When a defendant introduces evidence at trial showing that the State has failed to prove some element of the crime, the strategy is sometimes described as a failure of proof or “negating” defense. Mistake of fact is one such negating defense. Mistake of fact offers a defense if it negates a mental state required to establish an element of the crime. State v. Breathette, ___ N.C. App. ___, 690 S.E.2d 1, 4 (2010). For example, mistake of fact is a defense to larceny if the defendant establishes that he or she took the property under a reasonable but mistaken belief that he or she was the lawful possessor of the property. There are numerous cases on point. One is State v. Lamson, 75 N.C. App. 132, 135-36 (1985), a burglary case in which the court held that the trial court erred by not giving an instruction on mistake of fact when there was evidence that the defendant thought he was entering a house where his friend was visiting. Another is State v. Walker, 35 N.C. App. 182, 186-87 (1978), in which the court held that the trial court erred by not giving an instruction on mistake of fact when the defendant and his son mistakenly abducted a child believed to be the defendant’s granddaughter.

There are, however, limitations on this defense. Most significantly, when the elements of the crime do not require the defendant to know the fact that he or she was mistaken about, mistake of fact is no defense. For example, because a defendant need not know the victim’s age for statutory rape, mistake as to the victim’s age is no defense to this crime. State v. Browning, 177 N.C. App. 487, 492-94 (2006). The same is true for indecent liberties with a child. Breathette, ___ N.C. App. ___, 690 S.E.2d at 4-6. However, mistake of fact can be a defense for some statutory sexual assault charges.
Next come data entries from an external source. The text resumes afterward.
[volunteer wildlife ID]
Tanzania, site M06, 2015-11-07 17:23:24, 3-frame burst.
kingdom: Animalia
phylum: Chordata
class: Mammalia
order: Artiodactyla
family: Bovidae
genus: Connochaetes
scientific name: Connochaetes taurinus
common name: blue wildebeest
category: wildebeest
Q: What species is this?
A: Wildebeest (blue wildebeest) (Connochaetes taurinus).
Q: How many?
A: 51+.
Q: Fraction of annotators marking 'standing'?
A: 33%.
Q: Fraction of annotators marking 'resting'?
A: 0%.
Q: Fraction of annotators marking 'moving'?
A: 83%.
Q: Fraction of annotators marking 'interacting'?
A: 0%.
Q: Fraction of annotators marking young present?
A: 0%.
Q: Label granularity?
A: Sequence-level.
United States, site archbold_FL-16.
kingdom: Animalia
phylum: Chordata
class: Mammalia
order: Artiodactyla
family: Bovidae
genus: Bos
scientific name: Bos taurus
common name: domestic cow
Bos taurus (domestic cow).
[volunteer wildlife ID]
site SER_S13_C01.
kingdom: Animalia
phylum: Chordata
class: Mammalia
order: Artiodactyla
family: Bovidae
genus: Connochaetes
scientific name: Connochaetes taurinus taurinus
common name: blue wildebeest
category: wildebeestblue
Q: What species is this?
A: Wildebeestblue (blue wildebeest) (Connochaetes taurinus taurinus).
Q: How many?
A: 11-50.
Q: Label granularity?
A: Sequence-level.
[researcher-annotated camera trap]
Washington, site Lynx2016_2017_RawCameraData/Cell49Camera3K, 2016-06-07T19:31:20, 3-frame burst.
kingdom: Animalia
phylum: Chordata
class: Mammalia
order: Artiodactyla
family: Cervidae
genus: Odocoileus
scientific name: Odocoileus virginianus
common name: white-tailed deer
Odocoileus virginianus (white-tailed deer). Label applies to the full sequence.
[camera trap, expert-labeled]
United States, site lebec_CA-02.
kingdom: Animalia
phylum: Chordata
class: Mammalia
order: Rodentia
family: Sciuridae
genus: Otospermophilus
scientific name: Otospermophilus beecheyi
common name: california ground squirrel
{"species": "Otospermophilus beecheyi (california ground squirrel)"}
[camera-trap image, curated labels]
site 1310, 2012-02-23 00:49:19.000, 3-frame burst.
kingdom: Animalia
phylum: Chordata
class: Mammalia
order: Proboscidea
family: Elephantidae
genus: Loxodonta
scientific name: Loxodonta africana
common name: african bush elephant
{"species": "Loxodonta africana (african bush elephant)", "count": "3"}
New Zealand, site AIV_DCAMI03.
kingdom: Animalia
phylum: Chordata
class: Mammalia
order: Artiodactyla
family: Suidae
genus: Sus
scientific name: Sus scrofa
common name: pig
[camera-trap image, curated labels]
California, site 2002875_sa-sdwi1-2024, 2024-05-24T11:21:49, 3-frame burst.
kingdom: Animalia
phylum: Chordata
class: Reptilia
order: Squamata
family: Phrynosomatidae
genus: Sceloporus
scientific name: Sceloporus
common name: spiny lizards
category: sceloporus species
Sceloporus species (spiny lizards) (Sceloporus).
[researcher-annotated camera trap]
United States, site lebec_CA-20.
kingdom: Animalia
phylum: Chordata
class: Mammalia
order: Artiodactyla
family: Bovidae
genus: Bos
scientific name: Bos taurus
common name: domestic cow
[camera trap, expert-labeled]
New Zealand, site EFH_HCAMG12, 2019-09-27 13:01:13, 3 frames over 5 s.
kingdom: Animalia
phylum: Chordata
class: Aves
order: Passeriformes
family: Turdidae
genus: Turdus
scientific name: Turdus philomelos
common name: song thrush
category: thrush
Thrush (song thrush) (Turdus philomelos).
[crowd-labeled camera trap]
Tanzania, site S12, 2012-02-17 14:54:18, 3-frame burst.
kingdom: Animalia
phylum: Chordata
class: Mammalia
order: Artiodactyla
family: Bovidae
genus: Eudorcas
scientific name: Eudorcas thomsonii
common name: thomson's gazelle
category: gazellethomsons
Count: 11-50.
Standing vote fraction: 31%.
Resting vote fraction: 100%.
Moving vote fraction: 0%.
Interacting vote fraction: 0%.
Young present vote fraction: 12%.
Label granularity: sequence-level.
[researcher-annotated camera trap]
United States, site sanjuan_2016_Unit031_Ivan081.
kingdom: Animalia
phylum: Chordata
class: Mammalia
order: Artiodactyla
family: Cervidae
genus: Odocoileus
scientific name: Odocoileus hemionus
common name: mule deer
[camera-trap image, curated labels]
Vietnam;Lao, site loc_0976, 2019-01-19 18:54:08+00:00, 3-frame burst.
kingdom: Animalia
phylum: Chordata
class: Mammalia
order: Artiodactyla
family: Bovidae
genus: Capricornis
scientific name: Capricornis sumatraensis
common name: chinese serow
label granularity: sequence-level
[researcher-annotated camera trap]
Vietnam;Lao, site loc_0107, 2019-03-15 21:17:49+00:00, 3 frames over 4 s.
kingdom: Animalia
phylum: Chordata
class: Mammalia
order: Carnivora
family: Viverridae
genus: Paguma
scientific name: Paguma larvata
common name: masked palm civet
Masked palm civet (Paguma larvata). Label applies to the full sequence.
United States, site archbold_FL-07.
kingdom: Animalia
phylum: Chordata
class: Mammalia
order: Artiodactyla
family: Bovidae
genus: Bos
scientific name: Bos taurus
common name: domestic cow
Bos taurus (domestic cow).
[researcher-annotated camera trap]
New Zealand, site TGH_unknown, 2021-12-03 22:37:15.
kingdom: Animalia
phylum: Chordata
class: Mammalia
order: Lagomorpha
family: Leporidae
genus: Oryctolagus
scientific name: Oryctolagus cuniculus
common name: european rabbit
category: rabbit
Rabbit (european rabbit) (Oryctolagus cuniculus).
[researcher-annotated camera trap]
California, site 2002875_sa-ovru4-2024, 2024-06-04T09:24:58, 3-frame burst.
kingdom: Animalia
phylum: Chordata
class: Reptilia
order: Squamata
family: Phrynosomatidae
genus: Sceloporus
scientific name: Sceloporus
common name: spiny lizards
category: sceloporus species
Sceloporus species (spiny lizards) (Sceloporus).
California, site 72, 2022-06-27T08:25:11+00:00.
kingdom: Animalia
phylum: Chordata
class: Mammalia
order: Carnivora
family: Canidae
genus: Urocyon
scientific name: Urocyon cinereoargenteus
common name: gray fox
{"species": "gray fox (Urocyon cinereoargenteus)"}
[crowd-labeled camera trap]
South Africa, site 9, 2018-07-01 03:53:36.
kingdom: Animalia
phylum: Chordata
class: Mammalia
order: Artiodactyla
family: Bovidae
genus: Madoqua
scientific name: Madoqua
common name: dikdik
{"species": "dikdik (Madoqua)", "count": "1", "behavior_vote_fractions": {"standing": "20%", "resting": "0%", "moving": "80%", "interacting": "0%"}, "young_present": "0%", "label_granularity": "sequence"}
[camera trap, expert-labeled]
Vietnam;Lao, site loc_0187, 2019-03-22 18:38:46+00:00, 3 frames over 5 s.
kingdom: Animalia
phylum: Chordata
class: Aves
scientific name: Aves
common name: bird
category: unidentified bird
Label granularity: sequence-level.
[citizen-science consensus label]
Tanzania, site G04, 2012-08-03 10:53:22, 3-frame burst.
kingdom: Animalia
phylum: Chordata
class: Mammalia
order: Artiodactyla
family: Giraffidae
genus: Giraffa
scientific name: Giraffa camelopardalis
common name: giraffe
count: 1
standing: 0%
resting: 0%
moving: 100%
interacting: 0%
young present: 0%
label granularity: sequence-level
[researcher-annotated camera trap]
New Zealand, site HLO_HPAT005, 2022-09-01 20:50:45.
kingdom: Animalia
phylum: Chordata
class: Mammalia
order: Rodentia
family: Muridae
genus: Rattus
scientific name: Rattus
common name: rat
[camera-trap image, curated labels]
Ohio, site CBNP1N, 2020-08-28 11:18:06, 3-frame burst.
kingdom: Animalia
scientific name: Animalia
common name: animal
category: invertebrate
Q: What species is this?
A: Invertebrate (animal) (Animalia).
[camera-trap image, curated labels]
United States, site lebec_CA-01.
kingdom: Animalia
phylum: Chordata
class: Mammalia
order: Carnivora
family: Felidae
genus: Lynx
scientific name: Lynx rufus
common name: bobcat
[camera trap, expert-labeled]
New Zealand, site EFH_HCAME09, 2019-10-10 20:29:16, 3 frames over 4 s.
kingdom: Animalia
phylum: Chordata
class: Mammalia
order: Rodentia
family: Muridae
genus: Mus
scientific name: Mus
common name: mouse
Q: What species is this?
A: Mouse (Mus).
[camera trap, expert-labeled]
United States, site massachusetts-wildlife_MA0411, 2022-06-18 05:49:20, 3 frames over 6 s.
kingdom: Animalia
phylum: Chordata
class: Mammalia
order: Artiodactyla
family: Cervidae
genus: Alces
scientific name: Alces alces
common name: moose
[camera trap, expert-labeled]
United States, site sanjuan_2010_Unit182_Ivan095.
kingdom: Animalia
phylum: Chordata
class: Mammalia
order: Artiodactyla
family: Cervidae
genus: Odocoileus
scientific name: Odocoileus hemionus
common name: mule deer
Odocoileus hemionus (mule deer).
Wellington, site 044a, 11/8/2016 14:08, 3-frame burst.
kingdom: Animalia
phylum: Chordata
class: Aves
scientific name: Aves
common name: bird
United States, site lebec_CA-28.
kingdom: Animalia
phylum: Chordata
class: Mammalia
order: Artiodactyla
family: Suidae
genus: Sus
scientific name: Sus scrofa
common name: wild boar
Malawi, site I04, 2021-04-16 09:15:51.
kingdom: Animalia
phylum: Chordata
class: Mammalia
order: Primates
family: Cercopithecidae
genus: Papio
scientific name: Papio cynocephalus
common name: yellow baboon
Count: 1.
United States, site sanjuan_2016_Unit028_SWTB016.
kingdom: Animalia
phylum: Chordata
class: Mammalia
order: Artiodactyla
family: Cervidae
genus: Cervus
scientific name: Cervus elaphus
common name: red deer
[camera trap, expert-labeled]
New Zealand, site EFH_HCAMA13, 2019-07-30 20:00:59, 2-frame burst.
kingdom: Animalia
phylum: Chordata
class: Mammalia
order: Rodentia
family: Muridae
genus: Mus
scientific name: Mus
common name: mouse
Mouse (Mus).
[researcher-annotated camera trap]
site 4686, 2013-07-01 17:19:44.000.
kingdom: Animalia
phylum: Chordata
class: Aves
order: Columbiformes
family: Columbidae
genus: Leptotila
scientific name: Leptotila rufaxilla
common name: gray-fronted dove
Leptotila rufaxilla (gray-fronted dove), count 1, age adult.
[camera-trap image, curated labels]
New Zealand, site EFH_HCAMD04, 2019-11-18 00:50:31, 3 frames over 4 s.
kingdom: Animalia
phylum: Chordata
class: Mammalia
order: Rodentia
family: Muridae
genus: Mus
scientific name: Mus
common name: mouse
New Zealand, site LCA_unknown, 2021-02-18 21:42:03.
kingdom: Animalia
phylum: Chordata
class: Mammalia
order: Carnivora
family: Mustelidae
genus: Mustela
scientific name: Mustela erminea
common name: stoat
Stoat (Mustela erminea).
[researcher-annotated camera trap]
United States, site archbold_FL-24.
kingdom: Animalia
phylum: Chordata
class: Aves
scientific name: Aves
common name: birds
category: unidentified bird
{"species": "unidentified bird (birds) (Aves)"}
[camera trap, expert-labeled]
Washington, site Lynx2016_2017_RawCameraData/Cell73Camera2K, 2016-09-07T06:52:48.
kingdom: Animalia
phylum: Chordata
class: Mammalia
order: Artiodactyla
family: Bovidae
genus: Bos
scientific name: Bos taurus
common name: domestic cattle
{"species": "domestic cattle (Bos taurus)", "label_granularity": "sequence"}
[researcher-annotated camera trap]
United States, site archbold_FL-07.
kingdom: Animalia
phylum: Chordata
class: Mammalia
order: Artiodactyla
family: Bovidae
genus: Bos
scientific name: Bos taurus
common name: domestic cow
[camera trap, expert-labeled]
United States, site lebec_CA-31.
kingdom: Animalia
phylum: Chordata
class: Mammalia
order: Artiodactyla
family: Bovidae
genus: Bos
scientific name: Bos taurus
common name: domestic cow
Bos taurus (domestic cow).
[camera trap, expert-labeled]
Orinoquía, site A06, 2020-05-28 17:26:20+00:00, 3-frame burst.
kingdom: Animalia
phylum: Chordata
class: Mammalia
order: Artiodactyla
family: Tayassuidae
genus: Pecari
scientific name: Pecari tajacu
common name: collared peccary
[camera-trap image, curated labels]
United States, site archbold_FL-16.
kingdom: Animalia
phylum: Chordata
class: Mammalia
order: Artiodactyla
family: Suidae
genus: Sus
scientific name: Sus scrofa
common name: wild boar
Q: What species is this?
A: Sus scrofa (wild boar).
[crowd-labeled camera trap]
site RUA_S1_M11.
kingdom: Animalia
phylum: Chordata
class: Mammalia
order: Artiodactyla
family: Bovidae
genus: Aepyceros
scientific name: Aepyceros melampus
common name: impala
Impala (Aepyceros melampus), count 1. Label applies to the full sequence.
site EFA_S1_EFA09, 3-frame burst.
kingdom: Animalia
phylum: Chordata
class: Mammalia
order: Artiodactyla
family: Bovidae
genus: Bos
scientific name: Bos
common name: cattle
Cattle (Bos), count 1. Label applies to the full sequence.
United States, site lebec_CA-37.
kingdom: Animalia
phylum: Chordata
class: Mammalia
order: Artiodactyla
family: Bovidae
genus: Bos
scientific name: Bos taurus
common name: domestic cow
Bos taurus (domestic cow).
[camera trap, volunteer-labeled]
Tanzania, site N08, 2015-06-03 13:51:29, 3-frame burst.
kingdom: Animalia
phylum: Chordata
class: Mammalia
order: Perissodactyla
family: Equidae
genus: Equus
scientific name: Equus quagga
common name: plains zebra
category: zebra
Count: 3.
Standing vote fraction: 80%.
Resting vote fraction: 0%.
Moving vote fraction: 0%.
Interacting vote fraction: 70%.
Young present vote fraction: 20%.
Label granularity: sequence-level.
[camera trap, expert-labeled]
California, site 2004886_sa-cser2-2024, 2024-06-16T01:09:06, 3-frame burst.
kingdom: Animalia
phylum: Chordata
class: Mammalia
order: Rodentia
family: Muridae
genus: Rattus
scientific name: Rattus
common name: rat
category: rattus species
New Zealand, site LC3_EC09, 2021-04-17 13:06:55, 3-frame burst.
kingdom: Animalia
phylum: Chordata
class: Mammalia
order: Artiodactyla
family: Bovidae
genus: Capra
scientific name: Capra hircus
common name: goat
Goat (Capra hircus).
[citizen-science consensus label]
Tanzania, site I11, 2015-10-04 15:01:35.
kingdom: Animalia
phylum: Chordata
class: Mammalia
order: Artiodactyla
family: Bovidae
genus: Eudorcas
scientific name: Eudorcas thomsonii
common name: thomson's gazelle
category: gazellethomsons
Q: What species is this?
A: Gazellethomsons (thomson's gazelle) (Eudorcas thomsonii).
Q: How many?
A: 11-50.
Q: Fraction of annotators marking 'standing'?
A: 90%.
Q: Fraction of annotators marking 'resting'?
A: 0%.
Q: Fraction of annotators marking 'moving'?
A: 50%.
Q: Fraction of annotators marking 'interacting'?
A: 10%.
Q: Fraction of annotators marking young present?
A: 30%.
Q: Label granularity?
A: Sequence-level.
For example, if the defendant is charged with aiding and abetting statutory rape, mistake of fact is a defense. This is so because aiding and abetting requires that the defendant knowingly aid the perpetrator in committing the offense. State v. Bowman, 188 N.C. App. 635, 647-50 (2008) (in an aiding and abetting statutory rape case, the trial court erred by failing to instruct as to mistake of fact; North Carolina does not recognize vicarious strict liability). Also, at least one case has held that if the defendant argues that a touching was accidental, mistake of fact may be a defense to a sexual assault on a child. State v. Connell, 127 N.C. App. 685, 690-91 (1997) (in an indecent liberties case in which the State presented only circumstantial evidence that the defendant was awake and intended to touch the child and the defendant’s evidence indicated that he thought he was touching the child’s mother, the trial court should have instructed the jury as to the mistake of fact).

Mistake of fact, which can be a valuable negating defense, should not be confused with mistake of the law. Mistake or ignorance of law, as a general rule, is no excuse. State v. Howard, 158 N.C. App. 226, 233 (2003); State v. Rogers, 68 N.C. App. 358, 385 (1984). Thus, a defendant charged with rape of a 15-year-old will not prevail on the defense that he didn’t know that having sex with a 15-year-old was a crime.

2 thoughts on “Mistake of Fact: A Negating Defense”

  1. It would be helpful if the Pattern Jury Instruction Committee considers drafting a mistake of fact instruction, based on language in State v. Connell as discussed in the post. Connell contains a very good discussion about the interplay between crimes requiring “willfulness” and mistake of fact issues.